As a result, 85%[1] of Texas power consumers (those served by a company not owned by a municipality or a utility cooperative) can choose their electricity service from a variety of retail electric providers (REPs), including the incumbent utility. The incumbent utility in the area still owns and maintains the local power lines (and is the company to call in the event of a power outage) and is not subject to deregulation. Customers served by cooperatives or municipal utilities can choose an alternate REP only if the utility has "opted in" to deregulation; to date, only the area served by the Nueces Electric Cooperative has chosen to opt in.

Since 2002, approximately 85% of commercial and industrial consumers have switched power providers at least once. Approximately 40% of residential consumers in deregulated areas have switched from the former incumbent provider to a competitive REP. REPs providing service in the state include Green Mountain Energy, Iluminar Energy, Conservice Energy, Ambit Energy, Bounce Energy, Champion Energy, Cirro Energy, Direct Energy, Dynowatt, First Texas Energy Corporation, Gexa Energy, Glacial Energy, Just Energy, Kinetic Energy, Mega Energy, MXenergy, Reliant Energy, Spark Energy, StarTex Power, Stream Energy, Tech Electricity, Texas Power, TXU Energy, and XOOM Energy.
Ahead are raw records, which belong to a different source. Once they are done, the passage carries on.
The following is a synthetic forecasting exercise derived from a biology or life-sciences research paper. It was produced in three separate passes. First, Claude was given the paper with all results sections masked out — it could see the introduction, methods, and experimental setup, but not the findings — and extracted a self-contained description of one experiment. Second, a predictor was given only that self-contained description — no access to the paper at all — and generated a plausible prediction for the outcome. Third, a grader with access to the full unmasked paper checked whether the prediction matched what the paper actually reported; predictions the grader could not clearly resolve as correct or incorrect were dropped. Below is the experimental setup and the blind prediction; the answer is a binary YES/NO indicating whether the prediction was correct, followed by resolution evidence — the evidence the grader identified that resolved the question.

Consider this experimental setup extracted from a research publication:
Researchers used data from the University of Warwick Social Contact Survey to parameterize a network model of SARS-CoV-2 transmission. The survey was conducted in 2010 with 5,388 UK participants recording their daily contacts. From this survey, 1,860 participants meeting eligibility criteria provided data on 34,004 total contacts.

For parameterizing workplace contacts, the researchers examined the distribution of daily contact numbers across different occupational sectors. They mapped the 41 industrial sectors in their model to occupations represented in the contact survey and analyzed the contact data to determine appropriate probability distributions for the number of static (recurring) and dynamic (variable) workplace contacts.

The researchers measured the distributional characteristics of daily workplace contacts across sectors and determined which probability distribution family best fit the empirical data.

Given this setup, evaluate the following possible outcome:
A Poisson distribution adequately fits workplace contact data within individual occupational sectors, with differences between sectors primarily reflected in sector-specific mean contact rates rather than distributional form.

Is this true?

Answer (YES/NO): NO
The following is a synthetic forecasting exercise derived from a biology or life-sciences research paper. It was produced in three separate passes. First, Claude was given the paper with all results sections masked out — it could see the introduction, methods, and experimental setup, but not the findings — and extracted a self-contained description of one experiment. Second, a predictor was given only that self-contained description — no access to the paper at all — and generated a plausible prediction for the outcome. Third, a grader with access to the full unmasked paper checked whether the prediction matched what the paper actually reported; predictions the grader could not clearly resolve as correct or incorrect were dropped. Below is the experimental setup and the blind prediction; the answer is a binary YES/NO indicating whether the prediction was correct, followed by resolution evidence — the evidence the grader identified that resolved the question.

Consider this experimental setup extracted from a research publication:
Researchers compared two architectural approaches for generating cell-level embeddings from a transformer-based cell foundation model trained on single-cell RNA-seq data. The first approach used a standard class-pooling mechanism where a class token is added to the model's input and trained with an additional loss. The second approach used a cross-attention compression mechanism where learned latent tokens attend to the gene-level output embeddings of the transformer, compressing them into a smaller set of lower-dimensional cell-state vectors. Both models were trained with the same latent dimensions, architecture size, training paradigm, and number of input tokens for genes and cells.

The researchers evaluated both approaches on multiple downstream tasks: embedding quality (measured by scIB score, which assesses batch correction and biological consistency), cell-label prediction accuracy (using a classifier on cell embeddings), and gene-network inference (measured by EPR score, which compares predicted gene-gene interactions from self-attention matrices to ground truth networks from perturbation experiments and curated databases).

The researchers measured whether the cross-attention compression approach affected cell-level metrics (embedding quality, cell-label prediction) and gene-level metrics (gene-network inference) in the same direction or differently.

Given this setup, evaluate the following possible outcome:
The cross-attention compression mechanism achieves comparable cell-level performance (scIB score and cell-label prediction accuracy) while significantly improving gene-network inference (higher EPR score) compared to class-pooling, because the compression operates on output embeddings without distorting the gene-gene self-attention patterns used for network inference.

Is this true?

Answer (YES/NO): NO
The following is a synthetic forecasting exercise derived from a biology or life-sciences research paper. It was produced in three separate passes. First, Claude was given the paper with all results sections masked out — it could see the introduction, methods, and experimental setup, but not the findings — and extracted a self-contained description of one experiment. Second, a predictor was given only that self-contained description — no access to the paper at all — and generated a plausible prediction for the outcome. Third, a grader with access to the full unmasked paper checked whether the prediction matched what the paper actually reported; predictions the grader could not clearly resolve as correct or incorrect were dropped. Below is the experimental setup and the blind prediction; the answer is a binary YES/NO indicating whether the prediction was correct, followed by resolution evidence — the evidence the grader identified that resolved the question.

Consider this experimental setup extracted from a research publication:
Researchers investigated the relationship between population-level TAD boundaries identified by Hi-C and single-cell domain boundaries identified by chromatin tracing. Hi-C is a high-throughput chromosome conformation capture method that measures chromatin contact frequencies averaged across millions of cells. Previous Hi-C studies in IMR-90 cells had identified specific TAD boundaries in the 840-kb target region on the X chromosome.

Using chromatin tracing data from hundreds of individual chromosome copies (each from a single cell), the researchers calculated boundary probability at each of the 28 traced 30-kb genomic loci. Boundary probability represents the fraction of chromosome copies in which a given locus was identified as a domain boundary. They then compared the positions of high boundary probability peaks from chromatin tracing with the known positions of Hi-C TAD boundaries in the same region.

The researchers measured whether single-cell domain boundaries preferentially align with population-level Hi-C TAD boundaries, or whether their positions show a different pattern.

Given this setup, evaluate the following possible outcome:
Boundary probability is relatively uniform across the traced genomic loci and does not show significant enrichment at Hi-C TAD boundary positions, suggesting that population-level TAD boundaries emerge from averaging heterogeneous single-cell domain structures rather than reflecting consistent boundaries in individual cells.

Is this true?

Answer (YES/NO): NO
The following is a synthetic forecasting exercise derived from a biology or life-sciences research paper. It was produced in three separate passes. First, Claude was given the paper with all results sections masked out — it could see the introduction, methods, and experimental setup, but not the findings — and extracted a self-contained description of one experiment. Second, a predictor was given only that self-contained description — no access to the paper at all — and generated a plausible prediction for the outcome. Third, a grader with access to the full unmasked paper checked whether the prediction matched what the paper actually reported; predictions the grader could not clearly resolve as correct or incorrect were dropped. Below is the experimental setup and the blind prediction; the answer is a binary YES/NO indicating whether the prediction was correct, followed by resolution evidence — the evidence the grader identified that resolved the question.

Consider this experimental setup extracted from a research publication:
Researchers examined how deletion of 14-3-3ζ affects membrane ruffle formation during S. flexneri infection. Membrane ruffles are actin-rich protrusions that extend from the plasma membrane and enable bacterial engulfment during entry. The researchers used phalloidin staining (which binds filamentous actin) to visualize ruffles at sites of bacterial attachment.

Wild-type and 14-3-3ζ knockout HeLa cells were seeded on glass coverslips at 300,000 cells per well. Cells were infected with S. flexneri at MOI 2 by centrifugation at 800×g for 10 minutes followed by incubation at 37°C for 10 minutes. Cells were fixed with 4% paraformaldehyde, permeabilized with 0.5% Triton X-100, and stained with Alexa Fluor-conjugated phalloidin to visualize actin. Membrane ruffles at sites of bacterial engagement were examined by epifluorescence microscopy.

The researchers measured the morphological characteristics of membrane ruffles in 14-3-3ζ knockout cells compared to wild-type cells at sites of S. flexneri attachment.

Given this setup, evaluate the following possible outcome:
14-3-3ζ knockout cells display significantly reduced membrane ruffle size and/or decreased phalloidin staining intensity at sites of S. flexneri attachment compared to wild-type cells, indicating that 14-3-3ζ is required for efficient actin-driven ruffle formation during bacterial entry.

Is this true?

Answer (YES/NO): YES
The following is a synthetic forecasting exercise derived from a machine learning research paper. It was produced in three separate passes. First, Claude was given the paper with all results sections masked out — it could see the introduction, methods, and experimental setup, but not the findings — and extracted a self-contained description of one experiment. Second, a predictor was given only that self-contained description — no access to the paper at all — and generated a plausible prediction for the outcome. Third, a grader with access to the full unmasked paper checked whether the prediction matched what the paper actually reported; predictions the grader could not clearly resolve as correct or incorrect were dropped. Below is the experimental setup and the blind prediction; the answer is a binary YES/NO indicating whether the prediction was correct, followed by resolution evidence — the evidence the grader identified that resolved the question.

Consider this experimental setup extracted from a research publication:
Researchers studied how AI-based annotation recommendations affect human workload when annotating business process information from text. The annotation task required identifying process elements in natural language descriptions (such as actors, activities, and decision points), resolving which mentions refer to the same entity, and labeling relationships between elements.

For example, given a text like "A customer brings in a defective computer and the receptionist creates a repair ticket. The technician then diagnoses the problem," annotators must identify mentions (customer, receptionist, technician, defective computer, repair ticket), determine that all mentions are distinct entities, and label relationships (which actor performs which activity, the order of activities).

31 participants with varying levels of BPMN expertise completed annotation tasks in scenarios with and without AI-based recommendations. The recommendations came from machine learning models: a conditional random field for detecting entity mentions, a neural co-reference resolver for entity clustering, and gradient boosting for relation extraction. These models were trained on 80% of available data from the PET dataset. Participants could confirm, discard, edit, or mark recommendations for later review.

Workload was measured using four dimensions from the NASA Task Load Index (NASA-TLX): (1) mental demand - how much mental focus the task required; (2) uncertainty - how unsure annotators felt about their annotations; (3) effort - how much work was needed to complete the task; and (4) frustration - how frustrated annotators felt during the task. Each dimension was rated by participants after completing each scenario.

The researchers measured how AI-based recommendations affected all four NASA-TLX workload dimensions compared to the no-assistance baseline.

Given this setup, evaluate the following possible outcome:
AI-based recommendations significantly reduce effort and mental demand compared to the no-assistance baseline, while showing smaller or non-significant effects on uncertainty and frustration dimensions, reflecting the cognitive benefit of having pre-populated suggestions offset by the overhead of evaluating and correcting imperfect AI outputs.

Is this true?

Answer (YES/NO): NO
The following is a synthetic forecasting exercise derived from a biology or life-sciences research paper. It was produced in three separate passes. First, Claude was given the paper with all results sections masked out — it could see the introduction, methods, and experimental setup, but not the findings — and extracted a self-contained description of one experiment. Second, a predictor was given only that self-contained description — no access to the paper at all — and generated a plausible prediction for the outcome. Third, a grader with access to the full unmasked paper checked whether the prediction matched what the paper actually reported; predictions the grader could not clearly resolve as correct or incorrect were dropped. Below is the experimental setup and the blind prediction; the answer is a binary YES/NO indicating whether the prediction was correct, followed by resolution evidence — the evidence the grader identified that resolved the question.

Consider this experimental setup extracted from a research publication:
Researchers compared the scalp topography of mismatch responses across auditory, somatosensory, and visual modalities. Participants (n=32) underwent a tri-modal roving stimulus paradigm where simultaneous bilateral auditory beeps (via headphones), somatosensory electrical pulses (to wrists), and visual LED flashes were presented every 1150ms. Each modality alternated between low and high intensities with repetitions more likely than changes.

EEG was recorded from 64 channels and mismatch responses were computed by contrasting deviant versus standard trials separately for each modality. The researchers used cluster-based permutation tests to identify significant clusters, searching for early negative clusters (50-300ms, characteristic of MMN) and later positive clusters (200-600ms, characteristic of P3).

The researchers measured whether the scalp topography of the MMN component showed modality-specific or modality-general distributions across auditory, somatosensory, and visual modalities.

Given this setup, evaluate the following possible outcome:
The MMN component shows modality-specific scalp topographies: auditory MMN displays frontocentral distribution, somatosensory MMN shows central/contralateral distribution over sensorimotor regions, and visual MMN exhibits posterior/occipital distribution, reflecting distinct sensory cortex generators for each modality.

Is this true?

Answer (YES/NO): NO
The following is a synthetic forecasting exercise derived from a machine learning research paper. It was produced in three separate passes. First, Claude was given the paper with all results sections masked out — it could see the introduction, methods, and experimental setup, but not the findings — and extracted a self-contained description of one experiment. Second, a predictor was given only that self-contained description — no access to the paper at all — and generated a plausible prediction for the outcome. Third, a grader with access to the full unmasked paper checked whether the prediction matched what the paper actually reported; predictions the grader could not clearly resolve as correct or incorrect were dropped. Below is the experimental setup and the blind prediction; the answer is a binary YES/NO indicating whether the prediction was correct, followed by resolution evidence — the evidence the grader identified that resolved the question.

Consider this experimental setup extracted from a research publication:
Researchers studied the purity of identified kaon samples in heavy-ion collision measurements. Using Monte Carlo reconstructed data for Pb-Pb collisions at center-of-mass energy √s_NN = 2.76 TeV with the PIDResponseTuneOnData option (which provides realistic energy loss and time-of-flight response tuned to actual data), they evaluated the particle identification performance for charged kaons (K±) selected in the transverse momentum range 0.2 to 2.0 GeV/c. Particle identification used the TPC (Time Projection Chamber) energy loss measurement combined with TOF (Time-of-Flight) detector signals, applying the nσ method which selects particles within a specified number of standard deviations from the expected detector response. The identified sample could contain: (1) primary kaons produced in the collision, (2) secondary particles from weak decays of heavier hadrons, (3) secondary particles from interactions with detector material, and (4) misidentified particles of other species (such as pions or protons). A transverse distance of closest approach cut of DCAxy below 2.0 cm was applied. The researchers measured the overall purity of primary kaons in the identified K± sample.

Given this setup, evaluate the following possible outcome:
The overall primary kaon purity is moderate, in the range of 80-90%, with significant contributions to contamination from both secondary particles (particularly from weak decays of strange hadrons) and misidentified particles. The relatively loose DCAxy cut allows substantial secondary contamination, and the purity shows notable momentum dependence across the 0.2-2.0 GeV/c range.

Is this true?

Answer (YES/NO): NO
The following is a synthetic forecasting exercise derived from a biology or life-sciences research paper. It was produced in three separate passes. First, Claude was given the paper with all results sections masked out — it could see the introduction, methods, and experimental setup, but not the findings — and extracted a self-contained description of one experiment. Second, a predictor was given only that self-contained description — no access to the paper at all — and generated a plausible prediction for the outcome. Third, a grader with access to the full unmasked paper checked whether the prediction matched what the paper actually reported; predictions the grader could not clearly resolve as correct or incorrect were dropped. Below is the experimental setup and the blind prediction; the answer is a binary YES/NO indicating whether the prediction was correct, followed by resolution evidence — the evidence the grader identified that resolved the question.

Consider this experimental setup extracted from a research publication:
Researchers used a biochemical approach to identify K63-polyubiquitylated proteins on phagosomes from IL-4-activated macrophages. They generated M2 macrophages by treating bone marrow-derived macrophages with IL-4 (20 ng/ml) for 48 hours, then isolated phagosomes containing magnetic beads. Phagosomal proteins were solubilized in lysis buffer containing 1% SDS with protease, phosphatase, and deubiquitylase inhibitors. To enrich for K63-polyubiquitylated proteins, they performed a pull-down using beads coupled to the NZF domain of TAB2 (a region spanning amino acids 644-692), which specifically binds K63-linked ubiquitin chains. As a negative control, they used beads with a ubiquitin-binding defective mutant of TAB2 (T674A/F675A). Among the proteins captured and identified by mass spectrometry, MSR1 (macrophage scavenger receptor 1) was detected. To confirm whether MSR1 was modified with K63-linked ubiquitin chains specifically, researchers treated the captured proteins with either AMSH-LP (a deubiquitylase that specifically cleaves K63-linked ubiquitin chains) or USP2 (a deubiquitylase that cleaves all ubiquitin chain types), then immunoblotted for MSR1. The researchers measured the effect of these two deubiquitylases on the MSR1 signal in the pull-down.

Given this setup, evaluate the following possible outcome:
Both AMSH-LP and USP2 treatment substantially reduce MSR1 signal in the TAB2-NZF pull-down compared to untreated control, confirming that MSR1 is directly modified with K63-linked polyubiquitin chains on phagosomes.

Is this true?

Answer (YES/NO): YES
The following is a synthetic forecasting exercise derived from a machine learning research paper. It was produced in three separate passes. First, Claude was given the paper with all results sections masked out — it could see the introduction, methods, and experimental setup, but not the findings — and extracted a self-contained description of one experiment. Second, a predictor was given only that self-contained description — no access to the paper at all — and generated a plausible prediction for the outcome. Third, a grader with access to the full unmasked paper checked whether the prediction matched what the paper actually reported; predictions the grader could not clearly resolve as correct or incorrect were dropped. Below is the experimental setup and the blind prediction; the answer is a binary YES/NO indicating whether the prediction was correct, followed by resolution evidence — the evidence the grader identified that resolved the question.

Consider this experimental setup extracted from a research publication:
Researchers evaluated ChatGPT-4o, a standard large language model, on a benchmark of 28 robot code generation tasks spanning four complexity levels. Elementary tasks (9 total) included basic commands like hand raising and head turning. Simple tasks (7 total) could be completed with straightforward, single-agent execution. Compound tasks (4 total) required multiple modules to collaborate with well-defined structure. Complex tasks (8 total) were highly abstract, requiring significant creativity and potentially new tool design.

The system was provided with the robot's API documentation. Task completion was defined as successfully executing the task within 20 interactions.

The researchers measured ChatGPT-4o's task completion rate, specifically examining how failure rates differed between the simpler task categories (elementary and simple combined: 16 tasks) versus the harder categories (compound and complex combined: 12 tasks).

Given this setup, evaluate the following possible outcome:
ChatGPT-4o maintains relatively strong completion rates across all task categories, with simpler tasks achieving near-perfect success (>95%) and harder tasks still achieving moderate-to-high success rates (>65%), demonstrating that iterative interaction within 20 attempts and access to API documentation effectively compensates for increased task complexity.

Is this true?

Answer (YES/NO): NO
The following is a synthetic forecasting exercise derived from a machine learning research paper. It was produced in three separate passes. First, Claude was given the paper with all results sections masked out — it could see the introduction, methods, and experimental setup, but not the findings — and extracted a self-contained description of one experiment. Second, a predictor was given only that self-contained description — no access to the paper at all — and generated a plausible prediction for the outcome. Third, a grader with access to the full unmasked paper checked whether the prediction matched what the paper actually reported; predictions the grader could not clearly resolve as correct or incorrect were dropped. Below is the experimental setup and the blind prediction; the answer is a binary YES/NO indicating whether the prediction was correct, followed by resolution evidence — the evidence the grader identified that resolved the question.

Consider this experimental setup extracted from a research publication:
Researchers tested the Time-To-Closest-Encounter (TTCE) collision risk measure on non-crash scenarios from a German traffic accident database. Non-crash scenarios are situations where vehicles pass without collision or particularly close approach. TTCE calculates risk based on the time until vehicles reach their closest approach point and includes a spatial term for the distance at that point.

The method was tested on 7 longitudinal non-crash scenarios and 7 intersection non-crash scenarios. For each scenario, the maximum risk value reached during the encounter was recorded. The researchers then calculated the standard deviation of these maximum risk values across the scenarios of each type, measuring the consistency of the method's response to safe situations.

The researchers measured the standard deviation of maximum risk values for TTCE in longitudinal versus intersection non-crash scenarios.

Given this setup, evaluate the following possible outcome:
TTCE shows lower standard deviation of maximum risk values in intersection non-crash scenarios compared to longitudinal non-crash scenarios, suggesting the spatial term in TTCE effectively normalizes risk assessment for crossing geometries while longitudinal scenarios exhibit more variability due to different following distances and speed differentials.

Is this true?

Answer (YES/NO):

According to a 2014 report[2] by the Texas Coalition for Affordable Power (TCAP), "deregulation cost Texans about $22 billion from 2002 to 2012. And residents in the deregulated market pay prices that are considerably higher than those who live in parts of the state that are still regulated. For example, TCAP found that the average consumer living in one of the areas that opted out of deregulation, such as Austin and San Antonio, paid $288 less in 2012 than consumers in the deregulated areas."[3]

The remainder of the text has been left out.